Quellenauszug
○ ○ ○ ○ ○

Gibts da wissenschafftliche Paper dazu? Würde micht jetzt interesieren, weil dann kann man ja nichts dafür wenn man was anstellt. Man wurde ja von der k. Energie geleitet/verleitet, sozusagen ferngesteuert.   

Ach was fürn Quatsch, @Bonkic nimm nicht alles so ernst.


----------



## HLP-Andy (29. Juli 2009)

*AW:*



			
				MiffiMoppelchen am 29.07.2009 12:12 schrieb:
			
		

> Ach, schon wieder das. Ich hab keine Probleme damit, Spiele zu spielen, die das oben genannte NICHT bieten. Ich vermute mal frech, dass ich nicht der einzige bin, dem's auf eigentlich Spiel und den Inhalt angeht und nicht die Extras drumherum.
> Wenn Steam optional wäre und Spiele gänzlich ohne laufen würden und man sie nicht mit einem Account verknüpfen müsste etc pp, dann wäre Steam wirklich super.


1. Ich bezweifle sehr, dass du ein populäres MP-Spiel tatsächlich gerne ohne Anti-Cheat-System spielen möchtest.
2. Steam basiert aber darauf, dass es alle nutzen. Vom Serverbrowser bis zur gemeinsamen Community, das greift alles ineinander. Mit Steam hat jeder immer die exakt selbe Spielversion, man verliert nach einem Update nicht einen Teil der Spieler, die keine Lust auf Patch-Suche haben, etc. Ein optionales System wäre teurer und würde Steam zu einer schlechteren Plattform machen, weil einheitliche Standards nicht garantiert sind.
3. Das ist das einzig wirklich effektive Mittel gegen Raubkopien. Die Käufer mit lästigen DRM-Methoden zu nerven ohne ihnen irgendetwas positives zu geben hat nicht funktioniert. Steam funktioniert. Oder wieso hört man von EA bis Ubisoft, von Crytek bis Epic alle über Raubkopien heulen, Valve aber nicht? Erst vor einer Woche wieder: http://www.joystiq.com/2009/07/21/valve-we-dont-really-worry-about-piracy/


----------



## McDrake (29. Juli 2009)

○ ○ ○ ○ ○

Daten
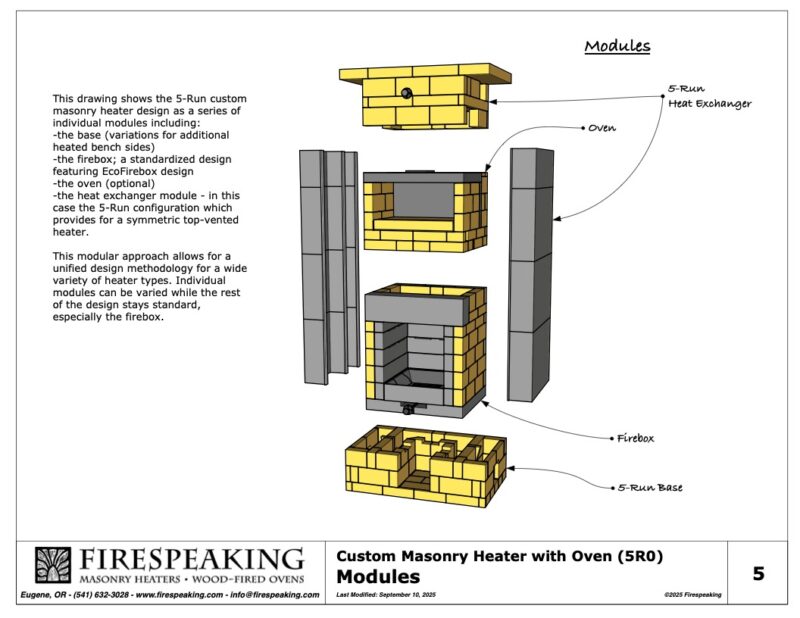 Modules

This drawing shows the 5-Run custom masonry heater design as a series of individual modules including:
-the base (variations for additional heated bench sides)
-the firebox; a standardized design featuring EcoFirebox design
-the oven (optional)
-the heat exchanger module - in this case the 5-Run configuration which provides for a symmetric top-vented heater.

This modular approach allows for a unified design methodology for a wide variety of heater types. Individual modules can be varied while the rest of the design stays standard, especially the firebox.

5-Run Heat Exchanger

Oven

Firebox

5-Run Base

FIRESPEAKING
MASONRY HEATERS • WOOD-FIRED OVENS
Eugene, OR - (541) 632-3028 - www.firespeaking.com - info@firespeaking.com

Custom Masonry Heater with Oven (5R0)
Modules
Last Modified: September 10, 2025
©2025 Firespeaking

5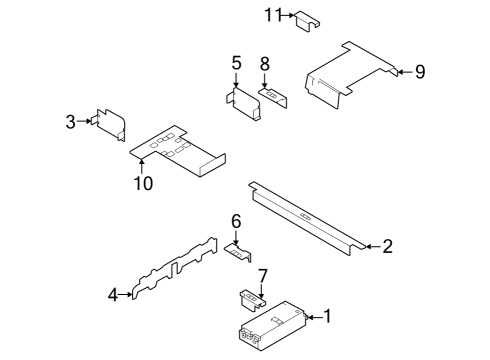 11
5
8
9
3
10
6
2
7
4
1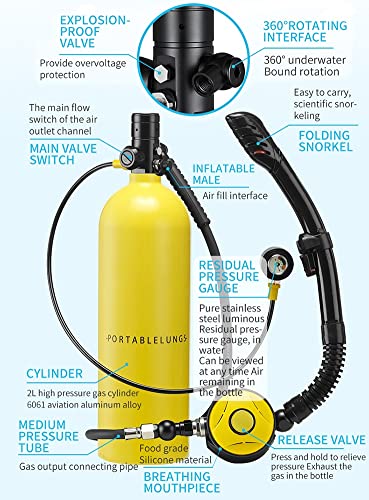 EXPLOSION-PROOF VALVE

Provide overvoltage protection

360°ROTATING INTERFACE

360° underwater Bound rotation

Easy to carry, scientific snorkeling

FOLDING SNORKEL

The main flow switch of the air outlet channel

MAIN VALVE SWITCH

INFLATABLE MALE

Air fill interface

RESIDUAL PRESSURE GAUGE

Pure stainless steel luminous Residual pressure gauge, in water
Can be viewed at any time Air remaining in the bottle

-PORTABLELUNGS-

CYLINDER

2L high pressure gas cylinder 6061 aviation aluminum alloy

MEDIUM PRESSURE TUBE

Gas output connecting pipe

Food grade Silicone material

BREATHING MOUTHPIECE

RELEASE VALVE

Press and hold to relieve pressure Exhaust the gas in the bottle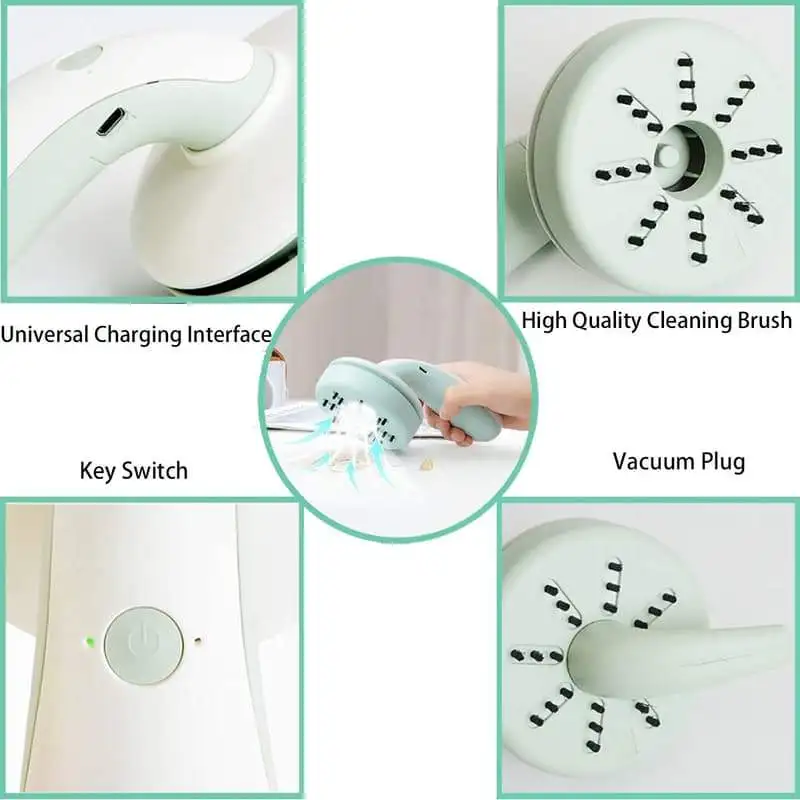 Universal Charging Interface

High Quality Cleaning Brush

Key Switch

Vacuum Plug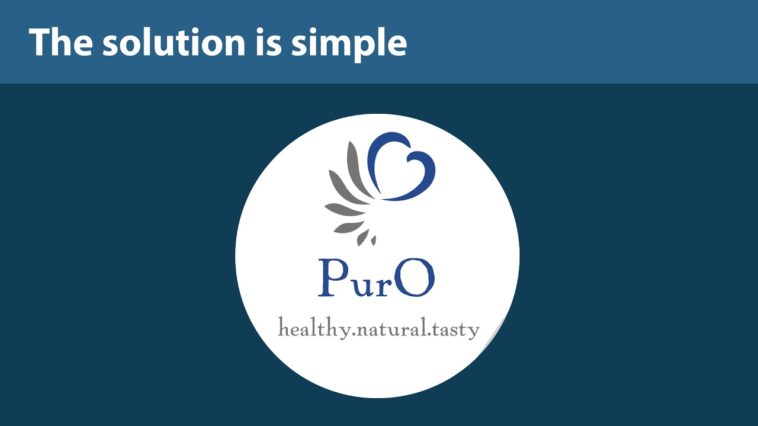 The solution is simple

PurO
healthy.natural.tasty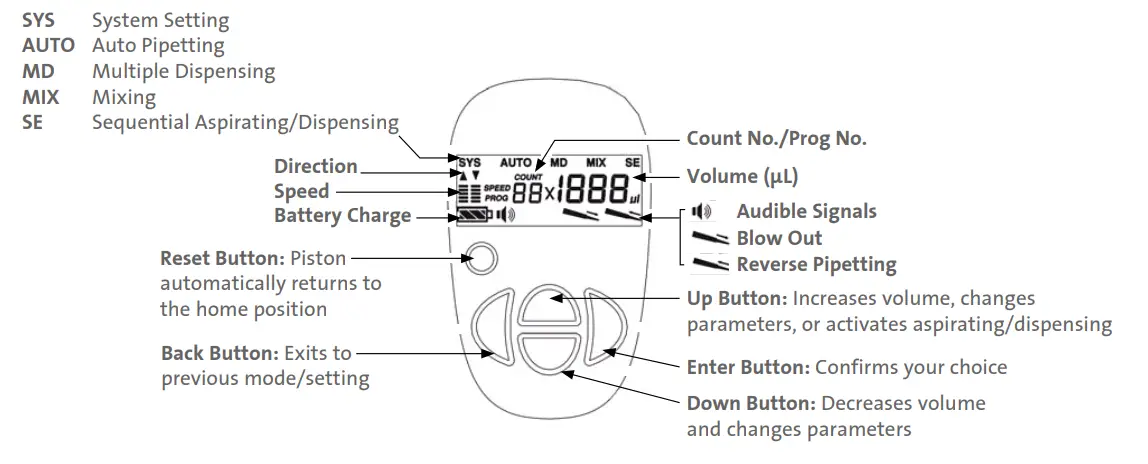 SYS System Setting
AUTO Auto Pipetting
MD Multiple Dispensing
MIX Mixing
SE Sequential Aspirating/Dispensing

Direction
Speed
Battery Charge

SYS AUTO MD MIX SE
COUNT
SPEED
PROG
88x1888 µl

Count No./Prog No.
Volume (µL)
Audible Signals
Blow Out
Reverse Pipetting

Reset Button: Piston automatically returns to the home position

Back Button: Exits to previous mode/setting

Up Button: Increases volume, changes parameters, or activates aspirating/dispensing

Enter Button: Confirms your choice

Down Button: Decreases volume and changes parameters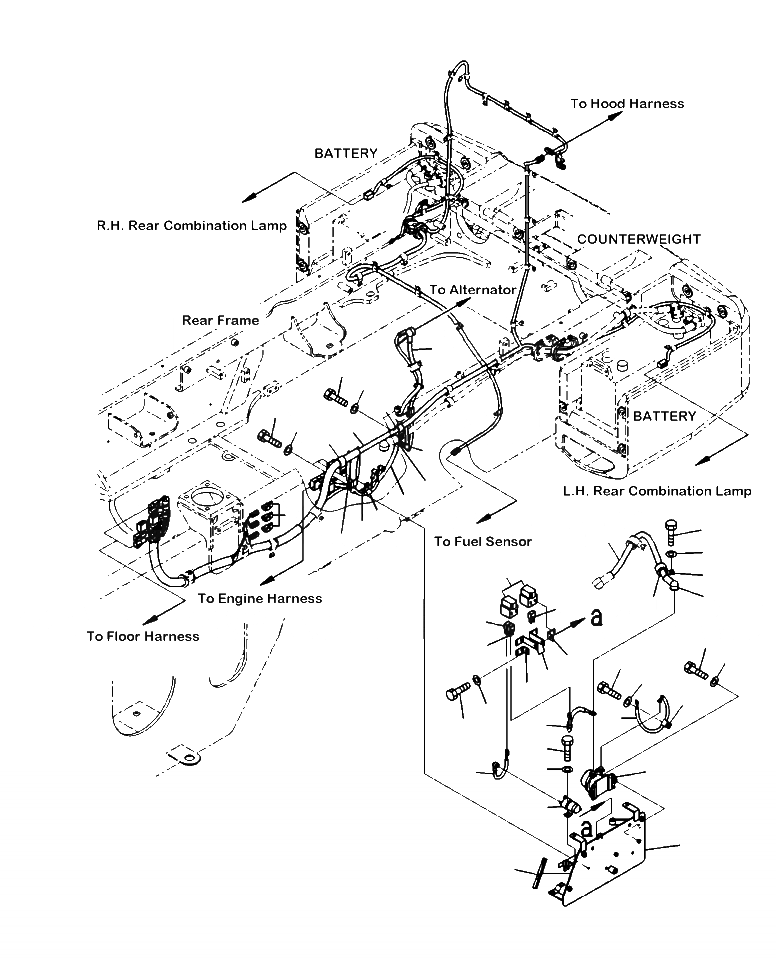 To Hood Harness

BATTERY

R.H. Rear Combination Lamp

COUNTERWEIGHT

To Alternator

Rear Frame

BATTERY

L.H. Rear Combination Lamp

To Fuel Sensor

To Engine Harness

To Floor Harness

a

a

○ ○ ○ ○ ○

Arbeitsauftrag
Übersetze bitte den Satz „Ein optionales System wäre teurer und würde Steam zu einer schlechteren Plattform machen, weil einheitliche Standards nicht garantiert sind.“ aus dem Quellenauszug ins Englische. Die Daten werden für die Bearbeitung nicht gebraucht.

Antwort zur Aufgabe
An optional system would be more expensive and would make Steam a worse platform, because uniform standards are not guaranteed.